--- Start READING TEXT ---

From Casetext: Smarter Legal Research

Evans v. Atlanta Pub. Sch.

UNITED STATES DISTRICT COURT FOR THE NORTHERN DISTRICT OF GEORGIA ATLANTA DIVISION
Sep 20, 2016
CIVIL ACTION FILE NO. 1:15-cv-3652-TWT-CMS (N.D. Ga. Sep. 20, 2016)

Opinion

CIVIL ACTION FILE NO. 1:15-cv-3652-TWT-CMS

09-20-2016

DARRYL D. EVANS, Plaintiff, v. ATLANTA PUBLIC SCHOOLS, Defendant.


FINAL REPORT AND RECOMMENDATION

This employment discrimination matter is before the Court on Defendant Atlanta Public Schools' ("APS") Pre-Answer Motion to Dismiss, which was filed on June 10, 2016. (Doc. 28). Plaintiff Darryl D. Evans, who is proceeding in this civil action without counsel, did not filed a response in opposition to APS's Motion and the time to do so has long passed. Accordingly, APS's Motion to Dismiss is deemed unopposed. See L.R. 7.1(B), NDGa ("Failure to file a response shall indicate that there is no opposition to the motion."). However, an unopposed motion does not mean that the moving party automatically prevails; rather, the Court is still to consider the merits of the motion. See Simpson v. Countrywide Home Loans, Case No. 1:10-CV-0224-CAM-ECS, 2010 WL 3190693, at *3 (N.D.Ga. Apr. 26, 2010) (holding that "unopposed" under Northern District of Georgia Local Rule 7.1(B) does not mean the non-responsive party "abandoned" its claims in the motion to dismiss context), report and recommendation adopted, 1:10-CV-0224-JOF, 2010 WL 3190686 (N.D.Ga. Aug. 11, 2010). Therefore, I have considered the merits of APS's Motion to Dismiss. For the reasons stated below, I RECOMMEND that APS's Motion to Dismiss (Doc. 28) be GRANTED.

--- End READING TEXT ---
--- Start DATASET ENTRIES ---

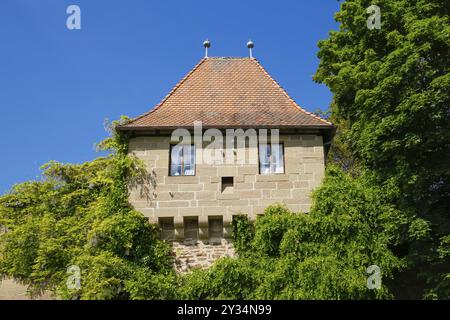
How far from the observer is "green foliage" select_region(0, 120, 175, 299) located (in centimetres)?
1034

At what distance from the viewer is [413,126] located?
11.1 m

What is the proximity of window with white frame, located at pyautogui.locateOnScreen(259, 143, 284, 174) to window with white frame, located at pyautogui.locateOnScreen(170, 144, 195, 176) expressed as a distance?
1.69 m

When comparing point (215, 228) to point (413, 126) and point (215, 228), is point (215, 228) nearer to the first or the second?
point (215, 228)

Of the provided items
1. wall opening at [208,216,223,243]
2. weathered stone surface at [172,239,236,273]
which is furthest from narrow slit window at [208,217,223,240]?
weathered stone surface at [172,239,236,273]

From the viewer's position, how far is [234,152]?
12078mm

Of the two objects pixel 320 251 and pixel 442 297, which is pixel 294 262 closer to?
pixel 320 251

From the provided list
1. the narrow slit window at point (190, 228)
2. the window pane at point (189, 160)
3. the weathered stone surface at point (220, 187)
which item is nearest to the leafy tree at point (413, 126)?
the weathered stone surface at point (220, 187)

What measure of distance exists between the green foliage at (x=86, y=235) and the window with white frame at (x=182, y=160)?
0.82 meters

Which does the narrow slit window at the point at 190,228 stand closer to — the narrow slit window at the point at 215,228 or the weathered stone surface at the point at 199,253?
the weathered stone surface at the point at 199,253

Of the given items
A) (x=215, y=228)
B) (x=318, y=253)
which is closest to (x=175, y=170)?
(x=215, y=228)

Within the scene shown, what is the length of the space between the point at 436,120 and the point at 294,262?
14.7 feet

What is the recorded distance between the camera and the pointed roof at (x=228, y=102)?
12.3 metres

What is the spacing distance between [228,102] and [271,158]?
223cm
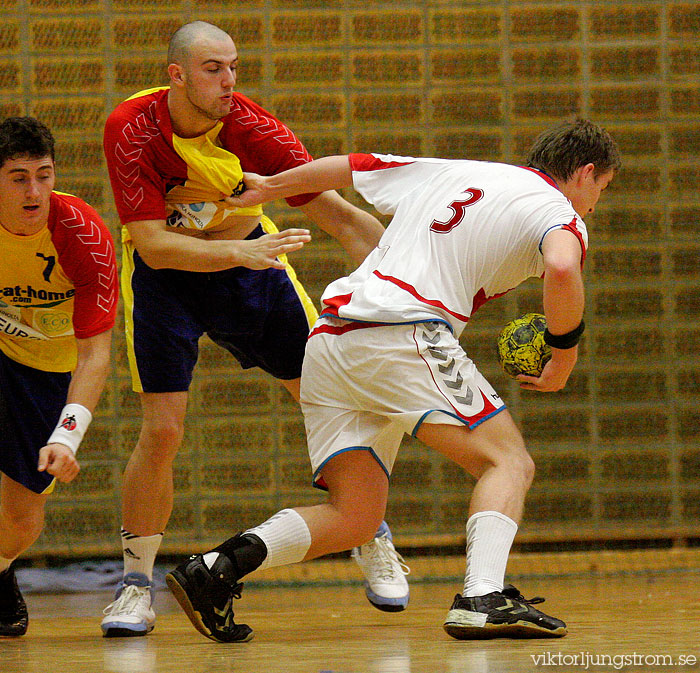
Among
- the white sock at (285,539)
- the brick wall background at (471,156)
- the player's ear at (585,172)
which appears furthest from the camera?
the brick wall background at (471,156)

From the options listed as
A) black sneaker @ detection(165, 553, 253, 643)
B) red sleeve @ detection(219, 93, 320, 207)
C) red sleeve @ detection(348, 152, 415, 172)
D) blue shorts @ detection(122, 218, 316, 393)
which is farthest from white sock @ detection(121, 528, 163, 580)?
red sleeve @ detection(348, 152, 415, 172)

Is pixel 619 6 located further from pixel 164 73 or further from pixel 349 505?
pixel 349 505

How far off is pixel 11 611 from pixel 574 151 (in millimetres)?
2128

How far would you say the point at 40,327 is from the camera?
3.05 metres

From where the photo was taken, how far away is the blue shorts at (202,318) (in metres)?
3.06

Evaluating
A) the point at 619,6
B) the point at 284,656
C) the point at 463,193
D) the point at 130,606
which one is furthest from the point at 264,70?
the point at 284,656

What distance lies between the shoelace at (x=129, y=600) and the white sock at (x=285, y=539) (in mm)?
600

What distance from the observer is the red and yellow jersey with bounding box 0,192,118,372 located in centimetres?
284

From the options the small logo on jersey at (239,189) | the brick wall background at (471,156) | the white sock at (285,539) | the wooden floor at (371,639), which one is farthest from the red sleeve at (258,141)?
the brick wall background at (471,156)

--- End DATASET ENTRIES ---

WHAT IS ASKED: Continue the court's report and recommendation on the Atlanta Public Schools motion to dismiss, picking up after its last sentence.

OUTPUT FOR THIS EXERCISE:
Plaintiff was granted an extension of time, through August 17, 2016, to respond to APS's Motion to Dismiss. (Doc. 30). The extension was based on Plaintiff's statement that he was not receiving copies of APS's filings, and the incorrect statement on APS's certificate of service indicating that the Court's CM/ECF system would serve Plaintiff, who is pro se. APS was ordered to send Plaintiff, by U.S. mail, a copy of every document it had filed in this civil action. On July 26, 2016, APS filed a Notice of Compliance with the Court's Order. (Doc. 31).

I. THE ALLEGATIONS IN THE COMPLAINT

These facts are taken from the Complaint, the attached "Timeline of Events," and other exhibits to the Complaint, and are accepted as true and construed in the light most favorable to the Plaintiff for the purpose of evaluating APS's motion to dismiss under Rule 12(b)(6). See Timson v. Sampson, 518 F.3d 870, 872 (11th Cir. 2008).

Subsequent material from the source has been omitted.